When new base models become available, they're not included in your selection unless you explicitly add them to your deployment's inclusion list.
Limitations
Resource limitations
| Region | Deployment types supported |
|---|---|
| East US 2 | Global Standard, Data zone Standard |
| Sweden Central | Global Standard, Data zone Standard |
Also see the Models page for the region availability and deployment types for model router.
Rate limits
| Model | Deployment Type | Default RPM | Default TPM | Enterprise and MCA-E RPM | Enterprise and MCA-E TPM |
|---|---|---|---|---|---|
model-router (2025-11-18) |
DataZoneStandard | 150 | 150,000 | 300 | 300,000 |
model-router (2025-11-18) |
GlobalStandard | 250 | 250,000 | 400 | 400,000 |
Also see Quotas and limits for rate limit information.
To overcome the limits on context window and parameters, use the Model subset feature to select your models for routing that support your desired properties.
Note
The context window limit listed on the Models page is the limit of the smallest underlying model. Other underlying models are compatible with larger context windows, which means an API call with a larger context will succeed only if the prompt happens to be routed to the right model, otherwise the call will fail.

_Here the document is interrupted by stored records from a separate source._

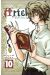 artelier collection tome 10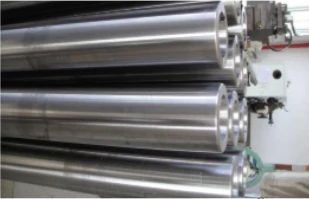 Pvc Lamination Absorbing Film Roll For Door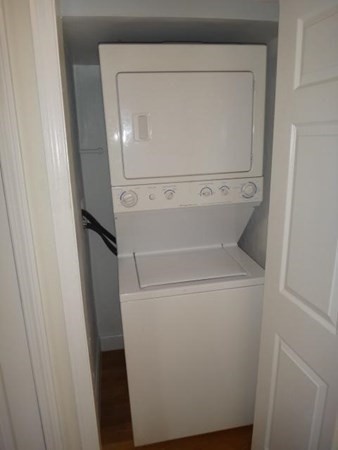 147 Marcella St. - Roxbury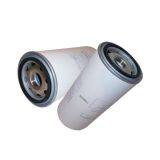 Mengma Supply Boge Oil Separator 575000105 for Boge Compressor Parts thumbnail-4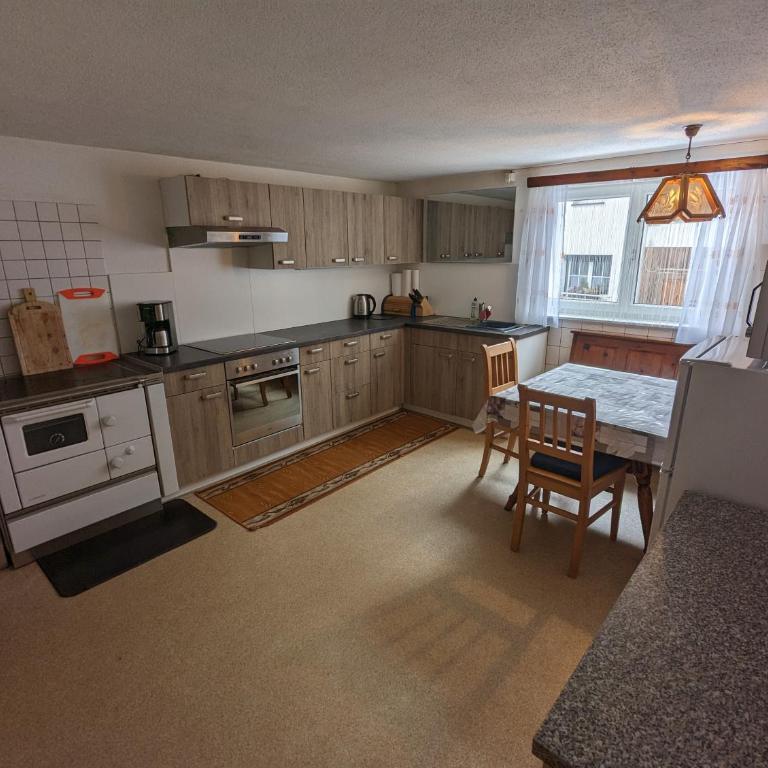 Ferienhaus Fatlar - Haus mit 4 Schlafzimmern - 24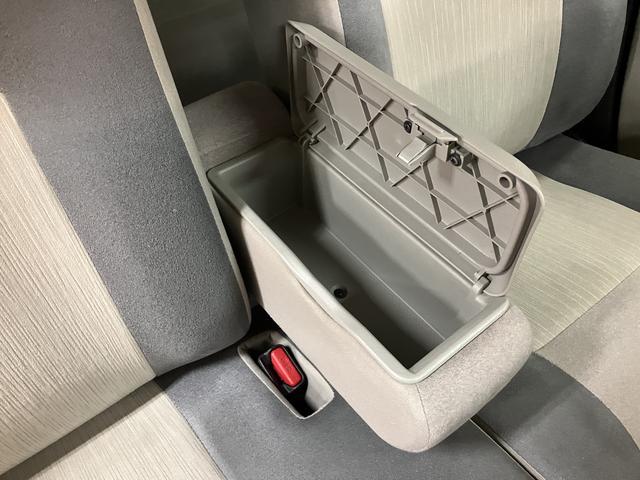 キャストスタイルX SAIIナビゲーション バックカメラ ETC2.0車載器 前後ドライブレコーダー プッシュスタート キーフリーシステム 衝突回避支援ブレーキ・スマートアシストII 1年間走行距離無制限保証(大阪府)の中古車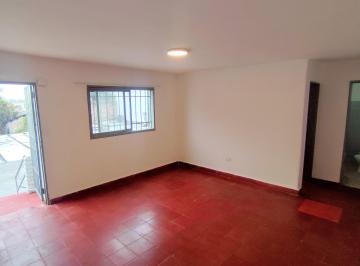 Departamento de 2 ambientes, Córdoba · Venta Departamento – 1 Dormitorio con Terraza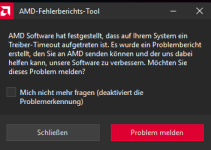 Screenshot 2026-08-14 171158.png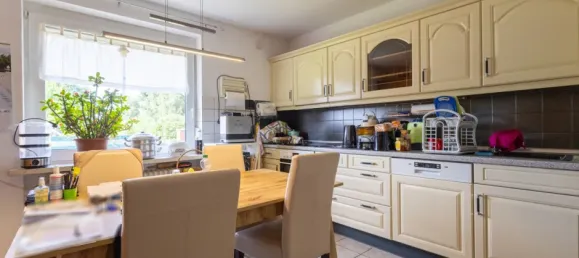 934-salle Maison à Aurich, Germany No. 327751 12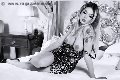 Foto Annuncio Transescort Milano Leticia - 32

To shorten the context window, you can do one of the following:
- Summarize the prompt before passing it to the model
- Truncate the prompt into more relevant parts
- Use document embeddings and have the chat model retrieve relevant sections: see Azure AI Search
Model router accepts image inputs for Vision enabled chats (all of the underlying models can accept image input), but the routing decision is based on the text input only.
Model router doesn't process audio input.
Billing information
Starting November 2025, the model router usage will be charged for input prompts at the rate listed on the pricing page.
You can monitor the costs of your model router deployment in the Azure portal.